Потом он поставил свечку Богородице, помолился о Маше, и на душе стало выпукло, как на Енисее

в большую воду. С этой водой в глазах он и вышел на свет, яркий и не нужно слепящий.

Он дожил до вечера и осторожно вышел из дома. Закатное небо смотрело

Машиными глазами, ветерок ощупывал лицо ее руками, даль говорила ее голосом. Голос был нежным, поющим и остывающим.

От этого голоса его отделяло нажатие одной цифры на телефоне. Эту мысль он пережил, как перевал, за несколько секунд и поразился ее необратимости. Телефон ожил огнями, как разбуженная гостиница.

Пульс, как метроном, отхлестывал время.

– Маша, это я. Я не могу.

– Ты где?

– Дома.

– Ты приедешь?

– Да.

– Через сколько?

– Часа через три. Что тебе привезти?

– Ничего. Приезжай скорей.

Он завел машину и выехал на трассу. Дорога больше не болела, и темнота привычно расступалась перед фарами. Снова бежало навстречу синее пространство, и все опоры жизни стояли по местам, как команда.

И снова поражала постепенность, с какой одна местность перетекала в другую, и манила загадкой земная плоть. И казалось, люди намного лучше бы жили, научившись у Земли перетекать друга в друга так же неревниво, как она из себя в себя.

В холле сонная администраторша поздоровалась с ним, как со знакомым.

Маша медленно открыла дверь. На ней был халат.

– Я не накрашенная… Ты хочешь есть? – Она задумчиво поправила ему ворот.
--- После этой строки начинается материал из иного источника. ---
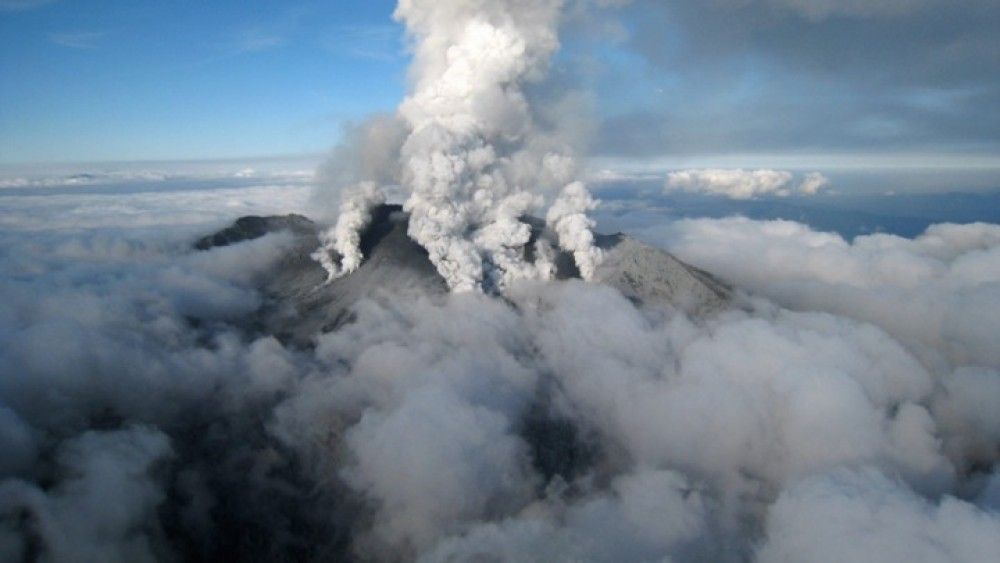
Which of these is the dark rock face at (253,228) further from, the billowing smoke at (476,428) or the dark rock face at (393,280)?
the billowing smoke at (476,428)

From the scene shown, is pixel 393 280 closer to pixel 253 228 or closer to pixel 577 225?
pixel 577 225

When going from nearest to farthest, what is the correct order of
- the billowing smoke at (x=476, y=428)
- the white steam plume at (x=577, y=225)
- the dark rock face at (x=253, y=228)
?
the billowing smoke at (x=476, y=428) < the white steam plume at (x=577, y=225) < the dark rock face at (x=253, y=228)

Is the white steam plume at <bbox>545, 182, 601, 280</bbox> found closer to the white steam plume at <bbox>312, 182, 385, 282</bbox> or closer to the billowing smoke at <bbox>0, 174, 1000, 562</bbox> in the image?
the billowing smoke at <bbox>0, 174, 1000, 562</bbox>

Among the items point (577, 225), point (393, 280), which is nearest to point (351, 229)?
point (393, 280)

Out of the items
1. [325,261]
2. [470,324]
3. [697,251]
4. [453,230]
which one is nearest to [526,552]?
[470,324]

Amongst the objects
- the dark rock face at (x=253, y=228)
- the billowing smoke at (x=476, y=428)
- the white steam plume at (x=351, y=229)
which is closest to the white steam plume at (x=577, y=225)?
the billowing smoke at (x=476, y=428)

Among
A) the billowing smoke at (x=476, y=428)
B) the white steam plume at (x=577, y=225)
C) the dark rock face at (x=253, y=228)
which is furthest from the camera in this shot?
the dark rock face at (x=253, y=228)

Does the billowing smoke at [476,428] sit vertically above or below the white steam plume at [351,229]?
below
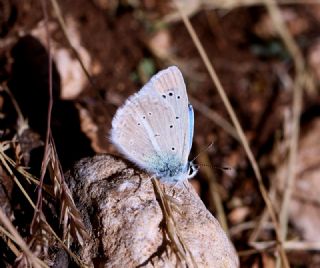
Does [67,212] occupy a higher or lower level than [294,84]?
higher

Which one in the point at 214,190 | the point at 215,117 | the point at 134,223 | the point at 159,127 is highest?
the point at 159,127

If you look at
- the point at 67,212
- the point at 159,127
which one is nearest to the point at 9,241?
the point at 67,212

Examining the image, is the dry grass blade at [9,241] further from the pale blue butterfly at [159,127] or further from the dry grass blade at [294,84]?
the dry grass blade at [294,84]

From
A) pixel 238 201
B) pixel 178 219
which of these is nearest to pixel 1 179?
pixel 178 219

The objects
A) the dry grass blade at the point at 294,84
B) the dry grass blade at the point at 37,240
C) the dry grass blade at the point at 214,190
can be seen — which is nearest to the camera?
the dry grass blade at the point at 37,240

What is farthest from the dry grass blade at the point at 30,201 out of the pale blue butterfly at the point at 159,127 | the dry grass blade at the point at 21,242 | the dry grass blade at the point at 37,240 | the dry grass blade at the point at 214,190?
the dry grass blade at the point at 214,190

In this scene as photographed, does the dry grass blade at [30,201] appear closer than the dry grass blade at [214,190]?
Yes

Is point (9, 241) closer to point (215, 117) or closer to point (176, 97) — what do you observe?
point (176, 97)
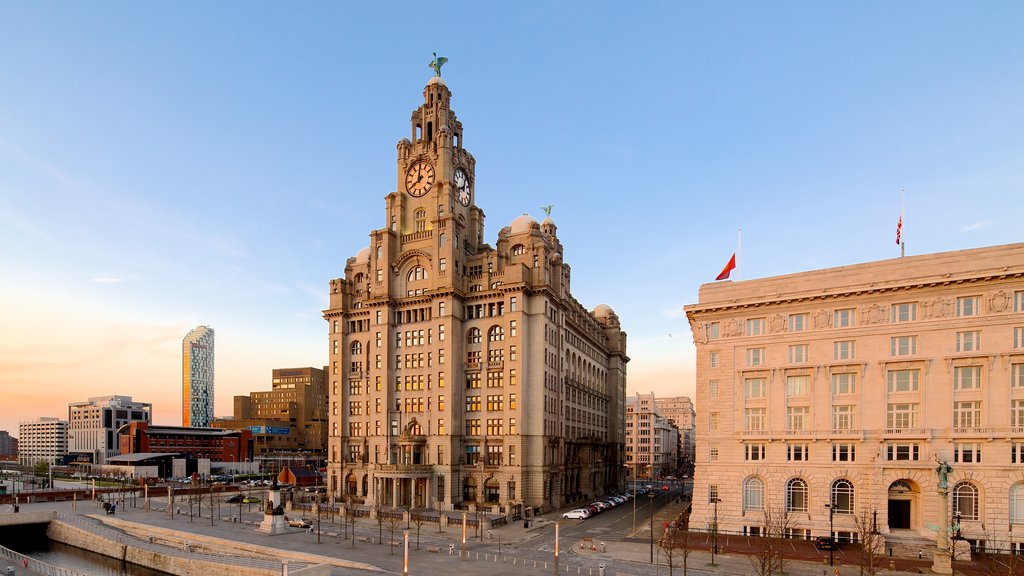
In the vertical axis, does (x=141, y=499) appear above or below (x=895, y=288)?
below

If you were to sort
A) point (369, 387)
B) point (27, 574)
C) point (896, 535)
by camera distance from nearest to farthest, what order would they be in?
point (27, 574) → point (896, 535) → point (369, 387)

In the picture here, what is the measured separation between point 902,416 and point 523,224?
2405 inches

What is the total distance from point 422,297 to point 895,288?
66249 millimetres

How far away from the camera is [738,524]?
6800cm

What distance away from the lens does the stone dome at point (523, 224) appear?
104 m

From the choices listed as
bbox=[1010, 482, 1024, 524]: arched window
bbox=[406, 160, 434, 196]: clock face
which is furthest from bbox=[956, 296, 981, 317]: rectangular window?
bbox=[406, 160, 434, 196]: clock face

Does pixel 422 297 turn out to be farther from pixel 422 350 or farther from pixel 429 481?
pixel 429 481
– Я тут тоже привез что-то…

– Садись… Ну как ты?

– Чуть не умер… Ну…

– Подожди… Давай поговорим…

– Давай…

– Бери… Знаешь… Я с таким трудом устроила этот отпуск… и мне было так обидно, когда ты сказал, что я… ну… не подхожу…

– Я не сказал…

– Но я так поняла…

– А мне стало очень обидно за моего брата и за Енисей… Все это так глупо…

– Да уж как есть… А как там та девушка с почты?
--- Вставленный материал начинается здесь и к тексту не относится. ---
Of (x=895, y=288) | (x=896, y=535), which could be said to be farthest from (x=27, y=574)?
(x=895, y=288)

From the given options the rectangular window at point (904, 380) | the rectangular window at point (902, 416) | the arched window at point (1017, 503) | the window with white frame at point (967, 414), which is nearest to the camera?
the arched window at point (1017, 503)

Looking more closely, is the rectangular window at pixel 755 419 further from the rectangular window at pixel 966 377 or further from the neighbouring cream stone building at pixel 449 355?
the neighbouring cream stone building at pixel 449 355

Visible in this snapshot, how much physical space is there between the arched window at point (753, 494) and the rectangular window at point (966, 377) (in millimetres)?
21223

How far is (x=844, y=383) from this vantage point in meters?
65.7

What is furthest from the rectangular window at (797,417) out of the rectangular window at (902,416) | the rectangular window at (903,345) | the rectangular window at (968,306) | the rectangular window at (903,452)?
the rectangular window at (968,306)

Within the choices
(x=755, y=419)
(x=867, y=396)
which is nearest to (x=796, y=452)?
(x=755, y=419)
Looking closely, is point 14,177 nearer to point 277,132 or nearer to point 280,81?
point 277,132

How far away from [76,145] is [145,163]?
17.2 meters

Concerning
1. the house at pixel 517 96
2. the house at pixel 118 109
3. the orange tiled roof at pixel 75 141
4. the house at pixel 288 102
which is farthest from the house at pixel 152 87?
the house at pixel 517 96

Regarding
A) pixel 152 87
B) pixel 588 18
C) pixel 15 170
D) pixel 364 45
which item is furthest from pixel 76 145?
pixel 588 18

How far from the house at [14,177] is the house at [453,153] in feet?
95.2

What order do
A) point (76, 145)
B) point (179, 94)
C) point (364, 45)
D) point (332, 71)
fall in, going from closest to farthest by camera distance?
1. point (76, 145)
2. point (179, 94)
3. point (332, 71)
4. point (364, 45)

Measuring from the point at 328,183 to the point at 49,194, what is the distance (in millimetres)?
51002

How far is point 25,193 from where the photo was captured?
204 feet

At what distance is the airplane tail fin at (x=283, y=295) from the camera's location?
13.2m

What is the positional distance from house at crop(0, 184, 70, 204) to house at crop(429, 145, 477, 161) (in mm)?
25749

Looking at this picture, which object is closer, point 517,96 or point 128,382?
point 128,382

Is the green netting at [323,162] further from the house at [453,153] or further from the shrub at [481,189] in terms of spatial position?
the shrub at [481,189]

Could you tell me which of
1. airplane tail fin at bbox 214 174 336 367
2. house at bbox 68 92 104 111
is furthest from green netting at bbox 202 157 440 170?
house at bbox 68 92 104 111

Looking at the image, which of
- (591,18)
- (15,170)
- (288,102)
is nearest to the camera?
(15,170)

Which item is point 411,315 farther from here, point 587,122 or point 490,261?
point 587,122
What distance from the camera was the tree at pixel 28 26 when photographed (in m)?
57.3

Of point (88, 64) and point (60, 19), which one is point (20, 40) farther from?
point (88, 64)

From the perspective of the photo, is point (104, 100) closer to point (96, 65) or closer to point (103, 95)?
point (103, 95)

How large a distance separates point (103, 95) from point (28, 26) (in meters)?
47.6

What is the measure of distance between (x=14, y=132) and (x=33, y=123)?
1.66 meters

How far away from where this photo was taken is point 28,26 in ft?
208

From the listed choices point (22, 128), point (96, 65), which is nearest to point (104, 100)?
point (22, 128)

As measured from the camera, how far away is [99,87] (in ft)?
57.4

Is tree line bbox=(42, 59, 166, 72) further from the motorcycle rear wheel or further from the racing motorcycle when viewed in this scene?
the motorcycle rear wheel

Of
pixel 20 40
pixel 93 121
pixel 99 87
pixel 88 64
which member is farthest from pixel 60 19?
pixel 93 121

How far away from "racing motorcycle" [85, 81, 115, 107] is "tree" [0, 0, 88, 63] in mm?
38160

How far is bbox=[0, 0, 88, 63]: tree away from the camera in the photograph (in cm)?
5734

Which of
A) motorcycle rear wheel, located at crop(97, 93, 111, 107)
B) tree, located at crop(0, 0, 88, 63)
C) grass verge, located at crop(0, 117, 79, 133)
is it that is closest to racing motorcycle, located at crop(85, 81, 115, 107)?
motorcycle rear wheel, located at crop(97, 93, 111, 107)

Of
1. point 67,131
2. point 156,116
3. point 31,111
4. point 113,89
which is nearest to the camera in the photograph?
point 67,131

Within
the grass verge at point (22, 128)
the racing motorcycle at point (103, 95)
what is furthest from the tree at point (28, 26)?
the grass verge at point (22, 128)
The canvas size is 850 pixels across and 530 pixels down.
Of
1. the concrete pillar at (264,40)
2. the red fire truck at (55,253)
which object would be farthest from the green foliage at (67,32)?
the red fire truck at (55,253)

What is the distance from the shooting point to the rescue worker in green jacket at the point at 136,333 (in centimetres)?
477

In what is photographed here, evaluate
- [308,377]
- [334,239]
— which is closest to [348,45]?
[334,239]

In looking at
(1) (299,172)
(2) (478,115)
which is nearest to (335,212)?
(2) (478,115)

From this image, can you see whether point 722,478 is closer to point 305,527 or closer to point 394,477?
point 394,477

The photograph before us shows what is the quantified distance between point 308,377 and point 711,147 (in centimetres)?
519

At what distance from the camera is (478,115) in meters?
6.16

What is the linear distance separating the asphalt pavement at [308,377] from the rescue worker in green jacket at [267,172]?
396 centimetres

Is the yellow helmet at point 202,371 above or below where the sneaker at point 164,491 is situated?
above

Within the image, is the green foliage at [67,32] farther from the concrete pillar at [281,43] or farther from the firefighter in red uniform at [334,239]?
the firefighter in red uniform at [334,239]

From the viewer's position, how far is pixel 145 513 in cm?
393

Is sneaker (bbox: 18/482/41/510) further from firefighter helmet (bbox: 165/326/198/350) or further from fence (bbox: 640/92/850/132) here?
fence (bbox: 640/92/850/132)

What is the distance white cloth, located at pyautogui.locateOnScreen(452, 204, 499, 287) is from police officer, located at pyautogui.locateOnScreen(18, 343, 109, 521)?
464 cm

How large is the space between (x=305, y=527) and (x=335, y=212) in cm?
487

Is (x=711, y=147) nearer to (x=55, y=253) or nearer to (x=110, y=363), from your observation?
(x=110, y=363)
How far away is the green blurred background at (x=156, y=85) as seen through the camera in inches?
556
– Настя? Я ее не видел… Почему ты спрашиваешь?

– Просто. А те собаки?

– Отлично.

– Почему?

– Потому что им сказано, что делать, и они делают. Им сказано, кто кукушка и кто орлан. И если кукушке велено подбрасывать яйца, то она подбрасывает и не лезет в орланы… И только человек… Ему сказано не убивать, не гордиться, беречь Землю…

– Там про Землю не сказано…

– Разве не сказано мать почитать?

– Ну… сказано…

– Не смотреть на женщину с вожделением…

– А ты не смотришь на женщину с вожделением?- медленно спросила Маша.

– Я смотрю…

– Но ты понимаешь, что все пройдет?

– Понимаю. И что останется?

– То, что должно остаться.

– А что должно остаться?

– Я думаю… покой и благодарность.

Она протянула рюмку.

– Ну что? Мир?

– Мир.

Она поставила пустую рюмку, помолчала, встала.

– Подойди ко мне.

Выдохнула, прошептала: “Ты злюка…”, и ее губы что-то искали у него в ямке на шее, где расходятся ключицы, и выходил теплый воздух из шелковых мехов.

– Ты меня спасла…

– Я твоя спаська… Я уже не хочу спать. Мы поедем за соком?

Она подошла к окну. Медленно погасли последние окна в доме напротив, и она спросила своим смешным хваточком:

– Они… заснули?

Горел свет в пустом ночном магазине, поворачивал на перекрестке

“Спринтёр”, и свет играл в прозрачном жезлике на левом углу его бампера.